Au milieu de l'aspect hilare du soldat, c'est beau le navrement qu'emporte sur toute sa personne, le marin qui passe, avec son paquet, sous le bras.
On ne tarit pas sur l'incapacité du gouvernement en général, l'on ne tarit pas sur l'inintelligence de chaque membre de ce gouvernement. Un convive de Brébant me racontait avoir entendu ceci de la bouche d'Emmanuel Arago: «Nous ménageons une jolie surprise aux Prussiens, ils ne s'y attendent guère, ils seront joliment attrapés quand ils voudront entrer à Paris.» Mon ami s'attendait à l'annonce de feu grégeois ou de quelque chose semblable. Non, il se trompait. Emmanuel, après avoir fait un moment désirer sa réponse, accoucha de cette phrase: «Les Prussiens ne trouveront pas de gouvernement avec lequel ils puissent traiter, car nous nous serons retirés!»

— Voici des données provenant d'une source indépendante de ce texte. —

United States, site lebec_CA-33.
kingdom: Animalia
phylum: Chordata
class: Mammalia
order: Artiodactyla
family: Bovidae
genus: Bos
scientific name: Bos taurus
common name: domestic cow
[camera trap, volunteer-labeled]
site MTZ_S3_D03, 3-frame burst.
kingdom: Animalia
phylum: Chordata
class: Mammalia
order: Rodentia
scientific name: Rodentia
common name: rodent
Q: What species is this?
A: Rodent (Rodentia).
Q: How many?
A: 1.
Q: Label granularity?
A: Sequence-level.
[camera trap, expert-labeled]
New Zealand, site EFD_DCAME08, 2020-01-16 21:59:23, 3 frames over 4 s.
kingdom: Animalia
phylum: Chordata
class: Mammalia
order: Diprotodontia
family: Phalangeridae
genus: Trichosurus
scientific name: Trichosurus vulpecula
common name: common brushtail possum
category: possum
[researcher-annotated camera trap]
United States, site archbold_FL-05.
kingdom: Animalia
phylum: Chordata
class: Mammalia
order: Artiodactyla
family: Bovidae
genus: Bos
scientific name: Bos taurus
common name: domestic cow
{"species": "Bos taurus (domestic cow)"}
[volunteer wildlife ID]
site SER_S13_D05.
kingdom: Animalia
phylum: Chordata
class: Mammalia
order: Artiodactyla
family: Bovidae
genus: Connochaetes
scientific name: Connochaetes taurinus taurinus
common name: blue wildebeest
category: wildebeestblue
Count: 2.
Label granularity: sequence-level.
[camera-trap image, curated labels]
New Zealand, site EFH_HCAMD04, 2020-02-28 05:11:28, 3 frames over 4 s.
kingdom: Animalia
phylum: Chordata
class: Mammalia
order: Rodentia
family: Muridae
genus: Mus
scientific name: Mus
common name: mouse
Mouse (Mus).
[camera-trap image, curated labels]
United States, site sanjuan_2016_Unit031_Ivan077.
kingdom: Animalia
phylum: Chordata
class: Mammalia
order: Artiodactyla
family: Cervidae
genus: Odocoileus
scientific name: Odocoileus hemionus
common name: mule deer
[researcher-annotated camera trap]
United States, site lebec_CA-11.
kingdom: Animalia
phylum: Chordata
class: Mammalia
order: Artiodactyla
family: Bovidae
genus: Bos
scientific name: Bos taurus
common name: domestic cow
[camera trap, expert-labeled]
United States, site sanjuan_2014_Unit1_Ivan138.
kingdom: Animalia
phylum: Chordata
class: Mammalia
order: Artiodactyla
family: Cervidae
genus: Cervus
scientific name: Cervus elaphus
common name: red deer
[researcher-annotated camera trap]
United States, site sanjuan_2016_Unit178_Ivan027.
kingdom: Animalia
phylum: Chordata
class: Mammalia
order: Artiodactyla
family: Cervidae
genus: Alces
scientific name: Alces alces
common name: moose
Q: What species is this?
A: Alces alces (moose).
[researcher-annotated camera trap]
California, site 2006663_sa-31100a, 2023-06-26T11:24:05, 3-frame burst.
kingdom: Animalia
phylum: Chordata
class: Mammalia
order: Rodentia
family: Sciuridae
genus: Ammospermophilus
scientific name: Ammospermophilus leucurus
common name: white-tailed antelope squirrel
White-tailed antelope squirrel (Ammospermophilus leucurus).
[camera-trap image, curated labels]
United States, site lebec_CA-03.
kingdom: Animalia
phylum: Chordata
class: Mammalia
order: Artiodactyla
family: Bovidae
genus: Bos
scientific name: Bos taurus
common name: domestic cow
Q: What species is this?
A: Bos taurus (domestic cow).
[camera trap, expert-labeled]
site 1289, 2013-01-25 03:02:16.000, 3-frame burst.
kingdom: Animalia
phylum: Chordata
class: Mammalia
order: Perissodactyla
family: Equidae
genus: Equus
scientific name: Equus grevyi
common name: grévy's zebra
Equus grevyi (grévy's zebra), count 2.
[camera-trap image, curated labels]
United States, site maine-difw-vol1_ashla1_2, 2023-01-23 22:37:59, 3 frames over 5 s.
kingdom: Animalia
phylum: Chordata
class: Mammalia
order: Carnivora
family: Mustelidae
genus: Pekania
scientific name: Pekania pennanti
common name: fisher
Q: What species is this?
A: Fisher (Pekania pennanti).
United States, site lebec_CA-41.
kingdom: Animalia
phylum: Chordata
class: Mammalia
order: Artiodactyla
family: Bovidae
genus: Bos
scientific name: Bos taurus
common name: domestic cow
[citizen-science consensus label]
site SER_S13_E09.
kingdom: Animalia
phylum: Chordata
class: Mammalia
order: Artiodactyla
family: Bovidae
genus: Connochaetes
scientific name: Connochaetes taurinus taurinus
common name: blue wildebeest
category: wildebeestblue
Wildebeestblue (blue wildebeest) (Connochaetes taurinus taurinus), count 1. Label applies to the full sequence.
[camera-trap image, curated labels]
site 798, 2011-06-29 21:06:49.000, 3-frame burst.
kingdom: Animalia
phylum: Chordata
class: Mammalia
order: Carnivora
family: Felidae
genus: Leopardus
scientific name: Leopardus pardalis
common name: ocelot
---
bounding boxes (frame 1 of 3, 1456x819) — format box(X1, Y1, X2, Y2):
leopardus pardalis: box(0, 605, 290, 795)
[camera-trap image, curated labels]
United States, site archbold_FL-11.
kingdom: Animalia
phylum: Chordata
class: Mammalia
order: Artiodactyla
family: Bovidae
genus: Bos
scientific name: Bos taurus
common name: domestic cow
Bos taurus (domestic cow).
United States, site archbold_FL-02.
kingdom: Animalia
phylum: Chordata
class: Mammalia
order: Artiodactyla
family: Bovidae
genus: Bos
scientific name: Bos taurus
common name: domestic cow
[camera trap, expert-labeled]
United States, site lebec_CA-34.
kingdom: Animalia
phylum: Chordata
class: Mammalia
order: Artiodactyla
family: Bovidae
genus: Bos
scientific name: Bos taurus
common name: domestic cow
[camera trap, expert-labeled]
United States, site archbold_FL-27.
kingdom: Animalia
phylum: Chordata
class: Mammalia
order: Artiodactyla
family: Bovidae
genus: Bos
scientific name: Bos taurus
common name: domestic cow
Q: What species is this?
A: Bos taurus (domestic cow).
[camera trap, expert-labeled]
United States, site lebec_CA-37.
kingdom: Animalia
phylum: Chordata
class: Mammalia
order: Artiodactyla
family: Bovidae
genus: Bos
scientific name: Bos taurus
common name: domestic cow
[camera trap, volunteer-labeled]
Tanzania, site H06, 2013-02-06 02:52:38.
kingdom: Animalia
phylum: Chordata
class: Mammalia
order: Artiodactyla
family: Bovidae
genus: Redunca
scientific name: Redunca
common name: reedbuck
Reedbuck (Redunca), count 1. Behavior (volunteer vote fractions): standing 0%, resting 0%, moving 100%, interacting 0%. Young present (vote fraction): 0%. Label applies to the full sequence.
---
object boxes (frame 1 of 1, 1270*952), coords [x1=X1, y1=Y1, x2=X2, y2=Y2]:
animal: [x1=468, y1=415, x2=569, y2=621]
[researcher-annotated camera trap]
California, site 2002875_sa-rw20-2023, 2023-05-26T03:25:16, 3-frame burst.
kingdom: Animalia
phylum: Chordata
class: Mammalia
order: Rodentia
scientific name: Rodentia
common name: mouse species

Je parcours les quartiers bombardés: des balafres, des trous, mais sauf un pilier emporté au magasin de la BALAYEUSE, place Mouffetard, rien de bien effrayant. Une population qui se déterminerait à se _terrer_ dans ses caves, pourrait très bien, et sans grand péril, supporter un mois de bombardement à toute volée. Dans ces quartiers, on rencontre des petites voitures à bras ramenant les mobiliers, et la circulation de la vie semble y renaître.
Un militaire, en manteau blanc, tendant un obus au conducteur de l'omnibus: «Prenez-moi cela, pendant que je monte, et faites attention... sacredié, faites attention!»
Burty me confirme l'affiche mystique de Trochu, dont on avait parlé au dîner de Brébant: la célébration, par ordre, d'une neuvaine à la Vierge, que devait suivre un miracle. Est-ce ironique, si c'est vrai que la France avait remis son salut entre les mains d'un homme, dont la place était aux Petites-Maisons?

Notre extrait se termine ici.